The premise that Paulson is using to justify the government's purchase of these Mortgage Securities is that home values will go up because money is being made available. I am assuming then that he believes that it will raise the value of the securities being purchased by the government.
The problem I see with that argument is that the housing prices we saw from 2003-2007 was a combination of a couple of things.
1) It was so easy for buyers to be approved for loans so people were offering more for homes than list price. For example, a home might be listed for $250K and a consumer might then offer $300k for the house. Why? Because the seller would then give the buyer $50k at the closing table. It was a round about way of allowing buyers to borrow more money at mortgage rate interest rates. Often times it was meant to help investors pay their mortgage while they waited for a tenant to occupy their property. In order for that to work, the appraisers had to be willing to appraise the property higher than "market" value which was already inflated. The lender gets their 1 - 2% commission, the realtors get their commission, and the appraiser gets his pocket padded.
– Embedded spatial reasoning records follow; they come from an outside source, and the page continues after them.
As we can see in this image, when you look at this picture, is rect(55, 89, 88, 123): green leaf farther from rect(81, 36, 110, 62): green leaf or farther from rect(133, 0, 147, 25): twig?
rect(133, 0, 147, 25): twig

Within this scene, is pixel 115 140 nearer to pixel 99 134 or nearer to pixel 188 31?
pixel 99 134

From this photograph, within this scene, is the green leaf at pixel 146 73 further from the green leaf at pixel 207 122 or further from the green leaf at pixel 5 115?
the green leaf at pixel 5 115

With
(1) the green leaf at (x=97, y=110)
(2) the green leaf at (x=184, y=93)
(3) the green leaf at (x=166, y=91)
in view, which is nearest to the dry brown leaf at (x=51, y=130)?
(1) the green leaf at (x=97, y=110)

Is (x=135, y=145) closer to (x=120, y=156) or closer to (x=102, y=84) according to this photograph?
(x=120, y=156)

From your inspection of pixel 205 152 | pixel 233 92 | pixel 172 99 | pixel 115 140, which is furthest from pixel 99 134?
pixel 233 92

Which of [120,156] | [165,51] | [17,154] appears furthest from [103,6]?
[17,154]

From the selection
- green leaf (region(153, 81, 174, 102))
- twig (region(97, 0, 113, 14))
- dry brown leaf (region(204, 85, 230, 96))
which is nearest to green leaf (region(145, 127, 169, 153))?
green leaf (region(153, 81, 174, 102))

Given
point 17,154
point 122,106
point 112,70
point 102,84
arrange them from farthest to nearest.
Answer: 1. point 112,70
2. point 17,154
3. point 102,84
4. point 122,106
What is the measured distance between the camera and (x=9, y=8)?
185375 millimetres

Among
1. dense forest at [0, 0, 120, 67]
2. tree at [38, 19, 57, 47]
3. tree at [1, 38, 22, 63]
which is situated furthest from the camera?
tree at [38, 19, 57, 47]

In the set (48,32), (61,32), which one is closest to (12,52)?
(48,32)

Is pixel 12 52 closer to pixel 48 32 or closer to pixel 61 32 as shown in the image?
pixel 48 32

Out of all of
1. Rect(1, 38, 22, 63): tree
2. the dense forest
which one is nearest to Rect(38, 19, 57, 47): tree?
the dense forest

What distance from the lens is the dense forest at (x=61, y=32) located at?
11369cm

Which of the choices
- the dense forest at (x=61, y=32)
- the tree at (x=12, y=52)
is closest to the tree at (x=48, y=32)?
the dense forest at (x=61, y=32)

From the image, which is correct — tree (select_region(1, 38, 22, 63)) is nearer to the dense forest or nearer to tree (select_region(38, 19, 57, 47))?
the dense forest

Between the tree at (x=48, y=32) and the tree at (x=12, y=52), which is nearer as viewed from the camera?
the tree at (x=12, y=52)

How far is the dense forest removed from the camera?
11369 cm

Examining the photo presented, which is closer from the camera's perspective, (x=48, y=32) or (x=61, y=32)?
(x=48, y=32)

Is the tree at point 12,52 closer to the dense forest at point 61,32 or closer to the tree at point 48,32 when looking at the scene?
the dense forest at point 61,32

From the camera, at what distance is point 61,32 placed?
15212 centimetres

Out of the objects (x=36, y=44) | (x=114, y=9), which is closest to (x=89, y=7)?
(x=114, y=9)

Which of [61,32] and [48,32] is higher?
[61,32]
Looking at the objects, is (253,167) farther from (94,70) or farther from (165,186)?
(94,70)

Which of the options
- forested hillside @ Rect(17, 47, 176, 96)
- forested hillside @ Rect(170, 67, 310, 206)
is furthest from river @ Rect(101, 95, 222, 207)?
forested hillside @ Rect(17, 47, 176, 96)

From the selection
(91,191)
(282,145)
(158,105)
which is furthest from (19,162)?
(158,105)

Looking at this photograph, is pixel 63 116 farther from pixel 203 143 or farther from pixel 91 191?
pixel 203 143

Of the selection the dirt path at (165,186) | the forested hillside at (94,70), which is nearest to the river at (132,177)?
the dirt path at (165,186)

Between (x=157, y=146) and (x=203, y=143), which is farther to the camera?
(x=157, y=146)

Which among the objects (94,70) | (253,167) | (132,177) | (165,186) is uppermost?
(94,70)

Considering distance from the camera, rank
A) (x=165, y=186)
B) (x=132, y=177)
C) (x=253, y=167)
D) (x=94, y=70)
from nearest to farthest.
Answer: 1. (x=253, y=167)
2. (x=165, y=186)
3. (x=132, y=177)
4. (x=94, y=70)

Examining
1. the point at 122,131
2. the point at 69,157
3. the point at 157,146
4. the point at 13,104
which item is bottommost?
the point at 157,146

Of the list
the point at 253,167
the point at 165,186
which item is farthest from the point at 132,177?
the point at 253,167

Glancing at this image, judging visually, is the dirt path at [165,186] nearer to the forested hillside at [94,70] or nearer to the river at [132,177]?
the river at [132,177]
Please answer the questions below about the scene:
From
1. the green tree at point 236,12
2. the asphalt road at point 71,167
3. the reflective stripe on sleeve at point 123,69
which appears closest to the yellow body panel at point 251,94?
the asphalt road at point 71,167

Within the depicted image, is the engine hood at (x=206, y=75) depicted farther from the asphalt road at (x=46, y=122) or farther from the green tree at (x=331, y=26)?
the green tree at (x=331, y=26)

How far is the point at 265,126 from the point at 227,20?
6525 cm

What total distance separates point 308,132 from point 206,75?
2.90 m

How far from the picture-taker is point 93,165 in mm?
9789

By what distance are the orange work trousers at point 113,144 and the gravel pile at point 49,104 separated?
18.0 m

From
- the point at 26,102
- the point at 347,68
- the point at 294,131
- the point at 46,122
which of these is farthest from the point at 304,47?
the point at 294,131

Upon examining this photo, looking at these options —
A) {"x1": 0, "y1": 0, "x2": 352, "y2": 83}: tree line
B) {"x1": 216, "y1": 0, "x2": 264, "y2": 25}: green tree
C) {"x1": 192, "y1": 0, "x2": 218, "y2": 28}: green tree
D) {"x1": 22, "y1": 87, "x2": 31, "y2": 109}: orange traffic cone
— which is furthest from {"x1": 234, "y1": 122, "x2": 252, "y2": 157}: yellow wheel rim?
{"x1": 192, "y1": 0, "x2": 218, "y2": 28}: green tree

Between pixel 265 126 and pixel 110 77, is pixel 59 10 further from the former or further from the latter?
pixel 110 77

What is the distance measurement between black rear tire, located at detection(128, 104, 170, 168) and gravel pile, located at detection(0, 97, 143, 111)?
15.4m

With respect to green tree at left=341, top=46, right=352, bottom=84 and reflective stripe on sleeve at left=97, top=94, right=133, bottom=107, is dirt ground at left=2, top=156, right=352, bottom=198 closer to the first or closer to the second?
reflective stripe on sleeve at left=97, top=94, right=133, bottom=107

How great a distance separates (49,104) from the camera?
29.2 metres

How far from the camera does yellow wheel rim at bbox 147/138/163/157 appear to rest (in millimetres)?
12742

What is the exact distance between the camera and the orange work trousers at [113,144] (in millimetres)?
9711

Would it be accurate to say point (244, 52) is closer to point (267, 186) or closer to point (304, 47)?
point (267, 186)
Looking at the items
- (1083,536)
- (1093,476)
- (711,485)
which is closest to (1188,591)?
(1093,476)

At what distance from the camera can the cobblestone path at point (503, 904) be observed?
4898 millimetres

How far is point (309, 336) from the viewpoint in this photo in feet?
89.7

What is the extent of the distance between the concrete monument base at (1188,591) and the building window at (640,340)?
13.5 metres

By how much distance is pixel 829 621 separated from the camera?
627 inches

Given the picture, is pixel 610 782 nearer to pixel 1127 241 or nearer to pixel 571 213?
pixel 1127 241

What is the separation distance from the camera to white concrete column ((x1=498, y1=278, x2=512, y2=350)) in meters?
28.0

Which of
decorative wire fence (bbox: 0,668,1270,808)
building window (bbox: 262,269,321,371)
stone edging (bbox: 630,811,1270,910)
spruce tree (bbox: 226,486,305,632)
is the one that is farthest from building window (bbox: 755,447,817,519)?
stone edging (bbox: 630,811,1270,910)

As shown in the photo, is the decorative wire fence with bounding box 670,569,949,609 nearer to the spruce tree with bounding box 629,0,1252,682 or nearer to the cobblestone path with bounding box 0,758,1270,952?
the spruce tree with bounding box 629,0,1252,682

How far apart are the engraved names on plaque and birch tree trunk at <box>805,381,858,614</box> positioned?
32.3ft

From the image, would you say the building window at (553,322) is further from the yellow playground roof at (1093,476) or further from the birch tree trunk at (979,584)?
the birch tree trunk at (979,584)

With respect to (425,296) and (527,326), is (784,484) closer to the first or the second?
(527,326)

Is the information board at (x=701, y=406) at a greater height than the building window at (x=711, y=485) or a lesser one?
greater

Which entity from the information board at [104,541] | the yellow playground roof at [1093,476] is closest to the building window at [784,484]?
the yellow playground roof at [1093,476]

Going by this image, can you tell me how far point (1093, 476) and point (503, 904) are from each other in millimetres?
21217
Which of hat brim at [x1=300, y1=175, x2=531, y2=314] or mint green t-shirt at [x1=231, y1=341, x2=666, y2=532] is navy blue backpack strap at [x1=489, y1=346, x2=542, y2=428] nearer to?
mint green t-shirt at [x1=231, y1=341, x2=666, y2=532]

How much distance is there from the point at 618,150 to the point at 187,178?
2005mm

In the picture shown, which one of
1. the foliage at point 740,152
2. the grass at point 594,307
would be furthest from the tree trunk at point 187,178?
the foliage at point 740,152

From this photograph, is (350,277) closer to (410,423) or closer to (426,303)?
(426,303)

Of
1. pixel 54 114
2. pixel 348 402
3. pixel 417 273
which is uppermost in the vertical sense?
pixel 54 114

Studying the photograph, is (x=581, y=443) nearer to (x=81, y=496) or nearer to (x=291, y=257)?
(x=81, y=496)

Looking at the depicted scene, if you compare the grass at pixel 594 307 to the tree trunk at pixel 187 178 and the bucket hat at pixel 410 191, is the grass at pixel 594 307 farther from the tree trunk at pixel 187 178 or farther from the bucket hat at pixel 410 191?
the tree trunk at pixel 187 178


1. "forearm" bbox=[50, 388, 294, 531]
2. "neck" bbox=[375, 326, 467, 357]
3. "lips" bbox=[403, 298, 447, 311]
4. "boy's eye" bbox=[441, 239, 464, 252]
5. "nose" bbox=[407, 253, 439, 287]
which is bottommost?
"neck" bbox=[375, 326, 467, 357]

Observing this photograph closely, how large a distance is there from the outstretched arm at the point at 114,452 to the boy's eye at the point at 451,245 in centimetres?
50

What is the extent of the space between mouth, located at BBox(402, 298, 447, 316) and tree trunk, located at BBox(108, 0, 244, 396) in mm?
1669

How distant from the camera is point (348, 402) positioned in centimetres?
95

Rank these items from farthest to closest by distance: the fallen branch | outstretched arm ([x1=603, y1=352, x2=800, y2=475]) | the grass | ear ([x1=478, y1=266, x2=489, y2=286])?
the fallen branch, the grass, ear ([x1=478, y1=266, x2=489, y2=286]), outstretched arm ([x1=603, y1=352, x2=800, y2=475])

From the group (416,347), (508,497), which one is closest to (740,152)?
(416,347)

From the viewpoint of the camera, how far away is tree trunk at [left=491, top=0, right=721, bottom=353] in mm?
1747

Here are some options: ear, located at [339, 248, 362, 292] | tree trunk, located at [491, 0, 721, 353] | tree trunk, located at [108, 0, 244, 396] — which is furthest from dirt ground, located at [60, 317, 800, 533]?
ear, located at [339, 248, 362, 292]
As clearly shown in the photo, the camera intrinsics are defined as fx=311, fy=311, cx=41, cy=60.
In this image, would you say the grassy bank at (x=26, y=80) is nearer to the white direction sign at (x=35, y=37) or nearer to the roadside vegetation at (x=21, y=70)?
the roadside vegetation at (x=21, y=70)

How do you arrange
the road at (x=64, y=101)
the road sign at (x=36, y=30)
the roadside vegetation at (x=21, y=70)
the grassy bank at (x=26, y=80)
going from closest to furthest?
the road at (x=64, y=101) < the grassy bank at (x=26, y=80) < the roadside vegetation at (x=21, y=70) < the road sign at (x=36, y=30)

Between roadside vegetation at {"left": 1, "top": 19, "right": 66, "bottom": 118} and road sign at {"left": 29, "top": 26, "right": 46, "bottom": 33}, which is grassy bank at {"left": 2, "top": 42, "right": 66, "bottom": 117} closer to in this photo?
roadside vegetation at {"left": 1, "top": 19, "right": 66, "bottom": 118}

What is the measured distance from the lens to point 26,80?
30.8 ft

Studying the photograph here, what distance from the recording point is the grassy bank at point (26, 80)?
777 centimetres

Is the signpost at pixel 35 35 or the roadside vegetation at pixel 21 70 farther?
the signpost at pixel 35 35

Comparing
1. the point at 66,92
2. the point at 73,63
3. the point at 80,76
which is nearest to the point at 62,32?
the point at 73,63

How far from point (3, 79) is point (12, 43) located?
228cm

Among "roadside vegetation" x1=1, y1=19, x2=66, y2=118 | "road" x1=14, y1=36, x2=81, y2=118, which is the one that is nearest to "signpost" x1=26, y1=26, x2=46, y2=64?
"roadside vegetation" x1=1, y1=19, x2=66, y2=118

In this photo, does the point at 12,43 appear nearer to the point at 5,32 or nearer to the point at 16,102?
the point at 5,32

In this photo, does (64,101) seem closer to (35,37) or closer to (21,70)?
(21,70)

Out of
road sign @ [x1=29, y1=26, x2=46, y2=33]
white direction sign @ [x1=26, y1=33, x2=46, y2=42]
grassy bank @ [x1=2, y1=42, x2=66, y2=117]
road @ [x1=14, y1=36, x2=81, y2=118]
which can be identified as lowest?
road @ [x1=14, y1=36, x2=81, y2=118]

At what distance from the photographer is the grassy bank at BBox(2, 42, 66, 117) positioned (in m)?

2) There were so many people being qualified for loans that the housing inventory was not meeting the demand. With so many people chasing houses, we were faced with a seller's market. Sellers could expect higher prices for their homes because buyers were being qualified for them. Sellers did very well during these years.
These lax policies for lending money is why we are seeing the foreclosures we see. The strict policies that lenders traditionally required when offering loans were there for a reason.
So, I don't believe this bailout is going to change home prices as much as he is predicting because so much of the housing prices were fundamentally influenced by one thing: The ease by which a person with a pulse could get a loan.
It is my opinion that in order for home prices to go up from here, creditors would have to continue to look the other way when borrowers don't have what it takes to qualify for loans. And that will continue to deteriorate the mess we are already in.
If we go back to the rules that banks have followed before this mess, then it will be more difficult for fraud to take place, which results in fewer qualified buyers. Such a scenario creates a buyer's market. A buyer's market brings down home prices.